Bürokratie macht der Arztpraxis zunehmend zu schaffen
Die Kinderärztin würde sich für ihren Berufsstand wünschen, dass Bürokratie nicht noch weiter ausufert. Sie hemme zunehmend den Praxisalltag. Ständig müssten neue und teure Computerprogramme angeschafft werden, und das Papieraufkommen werde dennoch nicht wirklich reduziert. Für junge Kolleginnen und Kollegen wünscht sie sich auch mehr Unterstützung bei Fragen rund um die Niederlassung. "Das war früher alles kein Problem, Dr. Stadler hat mich seinerzeit gefragt, ob ich die Praxis übernehmen will und ich habe ja gesagt, das wars."
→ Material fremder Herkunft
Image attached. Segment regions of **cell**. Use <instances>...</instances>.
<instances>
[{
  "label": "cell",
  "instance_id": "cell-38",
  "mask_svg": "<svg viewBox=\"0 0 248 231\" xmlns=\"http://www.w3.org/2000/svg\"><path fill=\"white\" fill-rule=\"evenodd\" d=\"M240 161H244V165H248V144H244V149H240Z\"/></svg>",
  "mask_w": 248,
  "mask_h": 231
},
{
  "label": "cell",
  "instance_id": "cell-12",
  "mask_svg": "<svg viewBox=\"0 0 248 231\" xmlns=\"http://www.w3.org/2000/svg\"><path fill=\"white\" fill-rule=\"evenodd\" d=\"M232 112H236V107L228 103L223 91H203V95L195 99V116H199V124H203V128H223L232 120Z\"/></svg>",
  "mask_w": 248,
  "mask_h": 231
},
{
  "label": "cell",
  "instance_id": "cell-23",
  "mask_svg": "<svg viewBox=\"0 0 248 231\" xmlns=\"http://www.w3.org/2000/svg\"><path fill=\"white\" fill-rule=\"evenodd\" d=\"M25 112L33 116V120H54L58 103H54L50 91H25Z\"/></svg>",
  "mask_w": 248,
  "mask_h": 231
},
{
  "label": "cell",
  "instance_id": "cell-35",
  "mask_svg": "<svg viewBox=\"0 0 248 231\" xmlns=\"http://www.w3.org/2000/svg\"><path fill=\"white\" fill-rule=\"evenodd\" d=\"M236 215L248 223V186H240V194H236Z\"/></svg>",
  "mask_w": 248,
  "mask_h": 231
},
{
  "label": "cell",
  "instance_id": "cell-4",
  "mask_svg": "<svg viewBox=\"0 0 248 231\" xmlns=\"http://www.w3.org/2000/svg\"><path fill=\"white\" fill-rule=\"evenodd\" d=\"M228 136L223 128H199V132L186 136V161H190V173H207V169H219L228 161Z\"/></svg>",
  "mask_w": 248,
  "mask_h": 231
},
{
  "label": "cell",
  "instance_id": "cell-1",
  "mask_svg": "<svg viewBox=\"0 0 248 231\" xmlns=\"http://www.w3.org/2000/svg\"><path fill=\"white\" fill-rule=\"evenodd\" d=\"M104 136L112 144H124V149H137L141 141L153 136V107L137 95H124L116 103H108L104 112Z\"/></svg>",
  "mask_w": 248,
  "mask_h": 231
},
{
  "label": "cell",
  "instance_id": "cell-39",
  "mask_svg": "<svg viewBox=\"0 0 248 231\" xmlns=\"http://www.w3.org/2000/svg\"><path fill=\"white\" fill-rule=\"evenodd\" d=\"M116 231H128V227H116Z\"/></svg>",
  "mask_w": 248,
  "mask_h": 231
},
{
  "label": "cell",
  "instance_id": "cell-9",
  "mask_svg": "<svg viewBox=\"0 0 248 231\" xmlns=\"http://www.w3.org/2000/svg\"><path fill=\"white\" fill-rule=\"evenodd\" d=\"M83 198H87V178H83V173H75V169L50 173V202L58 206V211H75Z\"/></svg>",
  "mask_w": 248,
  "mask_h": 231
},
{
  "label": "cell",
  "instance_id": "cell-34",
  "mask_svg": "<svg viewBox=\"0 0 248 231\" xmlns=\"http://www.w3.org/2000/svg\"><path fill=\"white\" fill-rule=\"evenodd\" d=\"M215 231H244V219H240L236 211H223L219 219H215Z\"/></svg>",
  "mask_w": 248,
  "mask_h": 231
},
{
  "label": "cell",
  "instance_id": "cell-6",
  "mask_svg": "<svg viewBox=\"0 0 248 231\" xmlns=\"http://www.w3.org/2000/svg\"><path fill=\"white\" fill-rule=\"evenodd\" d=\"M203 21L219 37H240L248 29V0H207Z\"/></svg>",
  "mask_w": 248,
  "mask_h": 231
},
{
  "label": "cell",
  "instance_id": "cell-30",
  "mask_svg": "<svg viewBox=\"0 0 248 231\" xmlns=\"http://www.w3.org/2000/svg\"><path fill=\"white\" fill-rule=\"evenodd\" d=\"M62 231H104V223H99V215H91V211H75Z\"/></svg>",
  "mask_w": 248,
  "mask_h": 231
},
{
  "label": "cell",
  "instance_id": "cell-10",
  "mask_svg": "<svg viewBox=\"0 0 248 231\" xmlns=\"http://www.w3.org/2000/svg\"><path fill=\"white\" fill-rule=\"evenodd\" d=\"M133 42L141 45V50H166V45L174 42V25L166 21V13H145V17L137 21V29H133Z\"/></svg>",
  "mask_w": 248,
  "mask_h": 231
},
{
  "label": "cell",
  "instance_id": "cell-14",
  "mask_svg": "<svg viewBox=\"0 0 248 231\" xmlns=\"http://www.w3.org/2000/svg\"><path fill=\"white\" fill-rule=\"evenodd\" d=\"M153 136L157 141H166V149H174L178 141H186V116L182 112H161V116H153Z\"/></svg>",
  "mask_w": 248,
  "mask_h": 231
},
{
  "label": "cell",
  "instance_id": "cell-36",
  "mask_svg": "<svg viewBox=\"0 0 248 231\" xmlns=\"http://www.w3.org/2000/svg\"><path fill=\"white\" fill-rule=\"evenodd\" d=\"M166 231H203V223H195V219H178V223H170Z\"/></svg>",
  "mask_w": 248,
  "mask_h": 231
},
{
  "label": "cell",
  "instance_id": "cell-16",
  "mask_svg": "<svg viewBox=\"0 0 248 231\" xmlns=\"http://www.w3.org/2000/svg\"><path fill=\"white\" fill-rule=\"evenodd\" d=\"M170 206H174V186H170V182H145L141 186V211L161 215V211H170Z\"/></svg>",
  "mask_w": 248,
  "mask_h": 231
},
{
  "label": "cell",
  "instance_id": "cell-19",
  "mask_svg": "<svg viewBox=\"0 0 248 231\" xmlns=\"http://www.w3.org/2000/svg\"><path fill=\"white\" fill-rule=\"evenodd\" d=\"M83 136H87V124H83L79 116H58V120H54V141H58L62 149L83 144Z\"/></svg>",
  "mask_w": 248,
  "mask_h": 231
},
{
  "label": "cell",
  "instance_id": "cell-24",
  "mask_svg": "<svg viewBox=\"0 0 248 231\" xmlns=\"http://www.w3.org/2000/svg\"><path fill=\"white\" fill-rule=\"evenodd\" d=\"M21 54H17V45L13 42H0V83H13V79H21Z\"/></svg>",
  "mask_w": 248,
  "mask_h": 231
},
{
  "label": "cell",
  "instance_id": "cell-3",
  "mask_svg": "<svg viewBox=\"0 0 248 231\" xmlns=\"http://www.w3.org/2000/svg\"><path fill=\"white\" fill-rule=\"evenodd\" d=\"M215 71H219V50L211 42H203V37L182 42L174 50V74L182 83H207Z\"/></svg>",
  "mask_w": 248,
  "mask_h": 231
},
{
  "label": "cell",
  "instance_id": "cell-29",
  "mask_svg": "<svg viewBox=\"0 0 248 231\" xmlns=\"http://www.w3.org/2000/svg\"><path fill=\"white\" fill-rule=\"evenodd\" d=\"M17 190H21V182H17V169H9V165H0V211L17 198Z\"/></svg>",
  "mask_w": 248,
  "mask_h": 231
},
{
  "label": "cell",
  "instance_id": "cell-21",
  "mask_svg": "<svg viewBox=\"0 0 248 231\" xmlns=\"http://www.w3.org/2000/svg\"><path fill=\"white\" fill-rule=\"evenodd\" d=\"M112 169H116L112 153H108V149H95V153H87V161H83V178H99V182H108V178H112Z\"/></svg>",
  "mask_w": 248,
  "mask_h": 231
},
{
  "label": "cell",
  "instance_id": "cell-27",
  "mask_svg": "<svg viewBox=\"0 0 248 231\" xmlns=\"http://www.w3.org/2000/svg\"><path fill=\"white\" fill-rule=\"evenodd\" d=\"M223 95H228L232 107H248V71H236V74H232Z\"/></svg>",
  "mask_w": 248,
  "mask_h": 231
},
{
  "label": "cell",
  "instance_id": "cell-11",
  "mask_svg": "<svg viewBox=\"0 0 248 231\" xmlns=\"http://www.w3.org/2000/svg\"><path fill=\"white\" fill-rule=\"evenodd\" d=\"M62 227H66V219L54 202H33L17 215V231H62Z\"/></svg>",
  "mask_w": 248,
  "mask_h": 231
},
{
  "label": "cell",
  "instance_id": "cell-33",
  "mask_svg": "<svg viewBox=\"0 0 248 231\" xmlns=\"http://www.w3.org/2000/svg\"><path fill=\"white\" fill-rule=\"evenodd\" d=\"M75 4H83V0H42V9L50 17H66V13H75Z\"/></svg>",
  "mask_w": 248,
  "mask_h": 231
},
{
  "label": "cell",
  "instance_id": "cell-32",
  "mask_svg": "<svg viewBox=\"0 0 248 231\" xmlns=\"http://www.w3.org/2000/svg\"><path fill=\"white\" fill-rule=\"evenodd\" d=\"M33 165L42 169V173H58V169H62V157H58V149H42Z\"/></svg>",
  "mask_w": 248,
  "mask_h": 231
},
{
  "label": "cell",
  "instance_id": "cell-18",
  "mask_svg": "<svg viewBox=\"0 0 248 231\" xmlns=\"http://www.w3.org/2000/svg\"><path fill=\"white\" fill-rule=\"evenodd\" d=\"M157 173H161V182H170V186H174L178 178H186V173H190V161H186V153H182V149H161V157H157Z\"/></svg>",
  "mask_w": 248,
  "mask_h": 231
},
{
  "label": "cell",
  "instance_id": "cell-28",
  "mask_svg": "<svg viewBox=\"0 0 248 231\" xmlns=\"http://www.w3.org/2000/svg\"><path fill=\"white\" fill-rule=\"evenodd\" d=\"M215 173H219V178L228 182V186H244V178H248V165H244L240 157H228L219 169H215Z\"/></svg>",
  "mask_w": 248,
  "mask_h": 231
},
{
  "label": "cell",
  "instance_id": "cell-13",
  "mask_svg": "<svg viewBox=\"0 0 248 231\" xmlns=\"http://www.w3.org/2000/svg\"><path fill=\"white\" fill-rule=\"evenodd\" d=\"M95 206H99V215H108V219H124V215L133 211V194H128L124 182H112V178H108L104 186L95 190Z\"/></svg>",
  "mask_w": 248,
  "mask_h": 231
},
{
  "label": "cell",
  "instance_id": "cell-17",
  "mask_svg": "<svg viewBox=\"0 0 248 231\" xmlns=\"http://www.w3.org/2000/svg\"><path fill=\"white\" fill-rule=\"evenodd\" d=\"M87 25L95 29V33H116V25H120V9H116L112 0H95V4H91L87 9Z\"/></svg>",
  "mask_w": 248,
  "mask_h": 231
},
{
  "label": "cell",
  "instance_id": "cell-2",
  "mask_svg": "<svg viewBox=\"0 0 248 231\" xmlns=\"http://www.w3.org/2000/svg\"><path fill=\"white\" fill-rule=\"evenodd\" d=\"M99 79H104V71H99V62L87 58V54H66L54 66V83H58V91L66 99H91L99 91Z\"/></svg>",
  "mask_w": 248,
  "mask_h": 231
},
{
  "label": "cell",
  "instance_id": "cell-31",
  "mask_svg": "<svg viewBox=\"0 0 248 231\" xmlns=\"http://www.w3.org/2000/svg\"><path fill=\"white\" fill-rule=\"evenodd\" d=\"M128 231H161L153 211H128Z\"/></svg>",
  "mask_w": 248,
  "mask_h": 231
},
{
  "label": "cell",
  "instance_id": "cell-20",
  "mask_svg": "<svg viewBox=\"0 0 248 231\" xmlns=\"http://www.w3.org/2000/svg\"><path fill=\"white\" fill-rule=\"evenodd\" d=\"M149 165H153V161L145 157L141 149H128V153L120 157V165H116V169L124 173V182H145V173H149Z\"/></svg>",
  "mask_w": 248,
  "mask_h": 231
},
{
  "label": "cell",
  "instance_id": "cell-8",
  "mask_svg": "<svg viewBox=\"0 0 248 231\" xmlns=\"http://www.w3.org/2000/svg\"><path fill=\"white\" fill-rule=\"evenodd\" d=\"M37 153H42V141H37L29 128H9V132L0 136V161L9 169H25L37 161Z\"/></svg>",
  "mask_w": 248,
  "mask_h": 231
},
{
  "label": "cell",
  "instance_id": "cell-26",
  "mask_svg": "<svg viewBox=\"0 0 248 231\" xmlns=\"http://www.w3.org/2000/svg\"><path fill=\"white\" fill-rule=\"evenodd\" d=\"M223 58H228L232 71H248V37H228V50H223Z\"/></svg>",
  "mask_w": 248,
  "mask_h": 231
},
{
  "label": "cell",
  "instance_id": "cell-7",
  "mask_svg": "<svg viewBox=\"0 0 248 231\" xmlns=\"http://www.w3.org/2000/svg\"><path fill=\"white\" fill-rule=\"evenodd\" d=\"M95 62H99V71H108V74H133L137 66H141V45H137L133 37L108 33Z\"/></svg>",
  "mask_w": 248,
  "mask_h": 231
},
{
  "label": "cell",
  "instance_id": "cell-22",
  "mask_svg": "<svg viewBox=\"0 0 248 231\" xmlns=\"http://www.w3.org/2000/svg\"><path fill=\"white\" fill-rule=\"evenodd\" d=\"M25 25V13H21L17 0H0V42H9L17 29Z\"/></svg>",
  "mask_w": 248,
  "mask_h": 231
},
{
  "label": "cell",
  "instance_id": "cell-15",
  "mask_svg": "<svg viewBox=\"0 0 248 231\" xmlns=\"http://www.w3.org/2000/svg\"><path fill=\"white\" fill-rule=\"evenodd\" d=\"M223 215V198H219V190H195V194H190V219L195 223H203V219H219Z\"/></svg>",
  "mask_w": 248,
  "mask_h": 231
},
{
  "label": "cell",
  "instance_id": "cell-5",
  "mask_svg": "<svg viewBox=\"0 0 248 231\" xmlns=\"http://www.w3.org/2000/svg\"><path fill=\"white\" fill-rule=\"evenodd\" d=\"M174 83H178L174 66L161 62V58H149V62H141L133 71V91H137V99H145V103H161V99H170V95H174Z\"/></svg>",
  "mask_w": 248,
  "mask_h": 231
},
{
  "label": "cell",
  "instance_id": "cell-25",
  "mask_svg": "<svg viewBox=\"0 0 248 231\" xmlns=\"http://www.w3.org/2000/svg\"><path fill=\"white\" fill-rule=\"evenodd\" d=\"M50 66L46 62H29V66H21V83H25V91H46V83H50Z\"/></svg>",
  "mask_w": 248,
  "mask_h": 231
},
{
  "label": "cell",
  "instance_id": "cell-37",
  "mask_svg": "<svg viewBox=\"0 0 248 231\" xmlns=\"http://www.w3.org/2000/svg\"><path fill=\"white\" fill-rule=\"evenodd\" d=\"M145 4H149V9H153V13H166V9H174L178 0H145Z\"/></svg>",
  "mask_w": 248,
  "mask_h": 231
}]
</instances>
Von den sechs Kolleginnen, die Gimpl in der Praxis als medizinische Fachangestellte (MFA) unterstützen, gehen zwei mit ihr in Ruhestand, zwei haben bereits neue Stellen, von zwei weiteren weiß sie noch nicht ganz genau, wie diese sich beruflich orientieren werden. Jetzt wünscht sie sich nur noch, dass möglichst wenige ihrer kleinen Patientinnen und Patienten im kommenden Jahr ohne Kinderarzt dastehen. "Wir Kinderärzte haben den schönsten Beruf, aber ambulante wie stationäre ärztliche und pflegerische Versorgung gerade der Kinder und Jugendlichen braucht dringend öffentliche Unterstützung."